Swap "hanging scoreboard" for "overhead scoreboard" wherever it occurs in the records below, and write the records out again with nothing else changed. Leave out the pictures.
--- start GIVEN INFORMATION ---
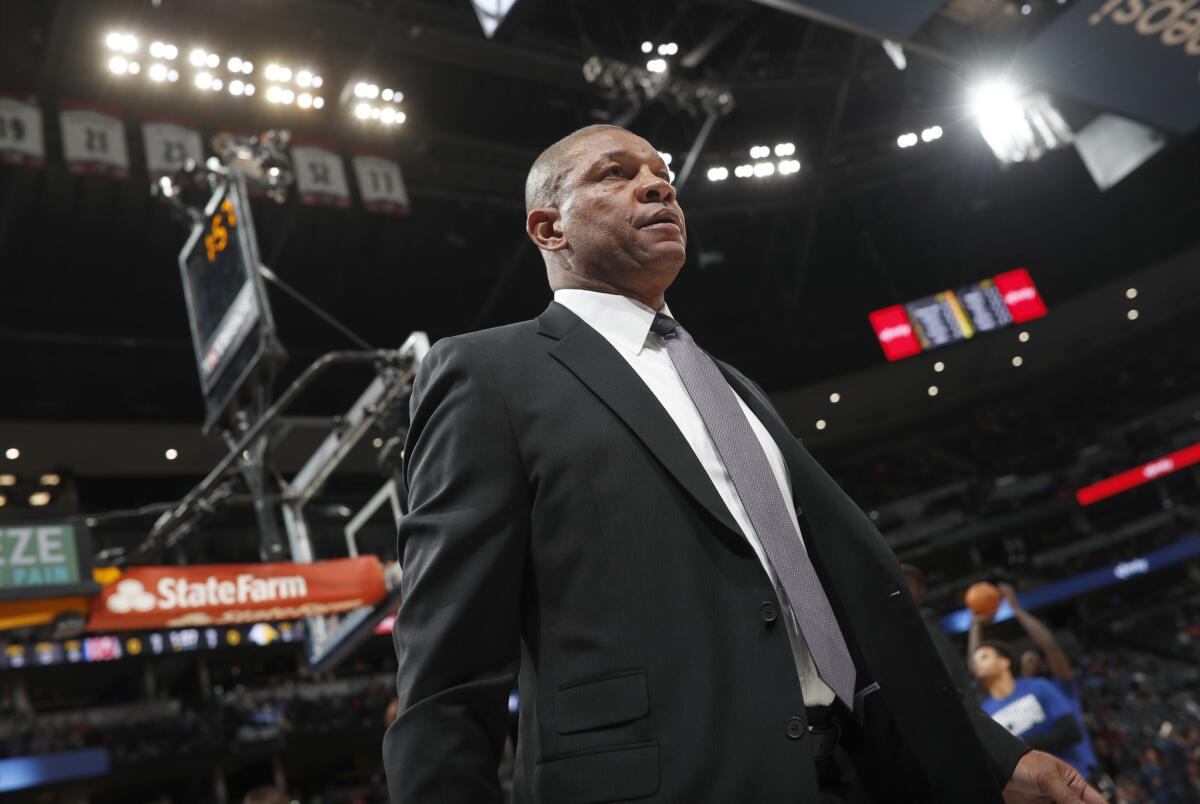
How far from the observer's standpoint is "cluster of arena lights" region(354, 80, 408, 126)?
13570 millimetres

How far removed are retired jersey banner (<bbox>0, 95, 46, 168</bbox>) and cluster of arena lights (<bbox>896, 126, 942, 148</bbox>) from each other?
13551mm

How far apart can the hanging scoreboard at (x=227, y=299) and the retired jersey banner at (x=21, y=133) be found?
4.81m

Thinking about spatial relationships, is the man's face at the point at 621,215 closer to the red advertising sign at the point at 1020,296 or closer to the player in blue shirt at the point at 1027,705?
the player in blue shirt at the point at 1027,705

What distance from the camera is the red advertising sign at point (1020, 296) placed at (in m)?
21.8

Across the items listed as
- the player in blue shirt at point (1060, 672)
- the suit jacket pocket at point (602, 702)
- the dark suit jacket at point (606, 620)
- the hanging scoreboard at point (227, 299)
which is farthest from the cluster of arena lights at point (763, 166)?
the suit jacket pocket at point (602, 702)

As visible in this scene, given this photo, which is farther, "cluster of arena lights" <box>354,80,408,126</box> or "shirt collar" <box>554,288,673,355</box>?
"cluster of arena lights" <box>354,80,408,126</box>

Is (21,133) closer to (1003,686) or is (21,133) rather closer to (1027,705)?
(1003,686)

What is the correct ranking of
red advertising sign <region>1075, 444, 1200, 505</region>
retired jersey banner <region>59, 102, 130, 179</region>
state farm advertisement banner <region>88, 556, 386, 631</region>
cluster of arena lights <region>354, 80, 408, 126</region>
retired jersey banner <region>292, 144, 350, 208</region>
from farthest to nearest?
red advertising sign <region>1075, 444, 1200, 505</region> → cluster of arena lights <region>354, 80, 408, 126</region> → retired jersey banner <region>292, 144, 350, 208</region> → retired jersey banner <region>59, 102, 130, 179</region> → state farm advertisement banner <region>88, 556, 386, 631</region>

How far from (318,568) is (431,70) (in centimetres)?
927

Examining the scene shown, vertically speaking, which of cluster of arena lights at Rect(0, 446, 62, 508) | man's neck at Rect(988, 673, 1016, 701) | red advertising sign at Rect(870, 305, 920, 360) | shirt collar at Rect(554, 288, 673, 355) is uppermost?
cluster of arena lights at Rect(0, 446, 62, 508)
--- end GIVEN INFORMATION ---
→ ANSWER TO THIS TASK
How far from the observer's standpoint is "cluster of arena lights" region(354, 80, 408, 126)?
13570 millimetres

How far removed are retired jersey banner (<bbox>0, 95, 46, 168</bbox>) and cluster of arena lights (<bbox>896, 126, 942, 148</bbox>) from each other?
13551mm

How far apart can the overhead scoreboard at (x=227, y=299) and the retired jersey banner at (x=21, y=133) be found?
4.81m

Thinking about spatial relationships, is the man's face at the point at 621,215 closer to the red advertising sign at the point at 1020,296 or closer to the player in blue shirt at the point at 1027,705?
the player in blue shirt at the point at 1027,705

What distance from the camera is the red advertising sign at point (1020, 296) placed at (in m)?
21.8

Across the items listed as
- the player in blue shirt at point (1060, 672)
- the suit jacket pocket at point (602, 702)
- the dark suit jacket at point (606, 620)
- the overhead scoreboard at point (227, 299)
which is farthest from the cluster of arena lights at point (763, 166)?
the suit jacket pocket at point (602, 702)

As visible in this scene, given this photo, which is farther, "cluster of arena lights" <box>354,80,408,126</box> or "shirt collar" <box>554,288,673,355</box>?
"cluster of arena lights" <box>354,80,408,126</box>

Is (21,133) closer to (1003,686) or is (21,133) rather closer to (1027,705)?
(1003,686)

What is the correct ranking of
red advertising sign <region>1075, 444, 1200, 505</region>
retired jersey banner <region>59, 102, 130, 179</region>
state farm advertisement banner <region>88, 556, 386, 631</region>
cluster of arena lights <region>354, 80, 408, 126</region>
retired jersey banner <region>292, 144, 350, 208</region>
from farthest to nearest?
red advertising sign <region>1075, 444, 1200, 505</region> → cluster of arena lights <region>354, 80, 408, 126</region> → retired jersey banner <region>292, 144, 350, 208</region> → retired jersey banner <region>59, 102, 130, 179</region> → state farm advertisement banner <region>88, 556, 386, 631</region>

How far from (318,568) is (431,70) (in centimetres)?
927

Examining the scene shown, vertically speaking, which of cluster of arena lights at Rect(0, 446, 62, 508) | man's neck at Rect(988, 673, 1016, 701) | red advertising sign at Rect(870, 305, 920, 360) | shirt collar at Rect(554, 288, 673, 355) is uppermost?
cluster of arena lights at Rect(0, 446, 62, 508)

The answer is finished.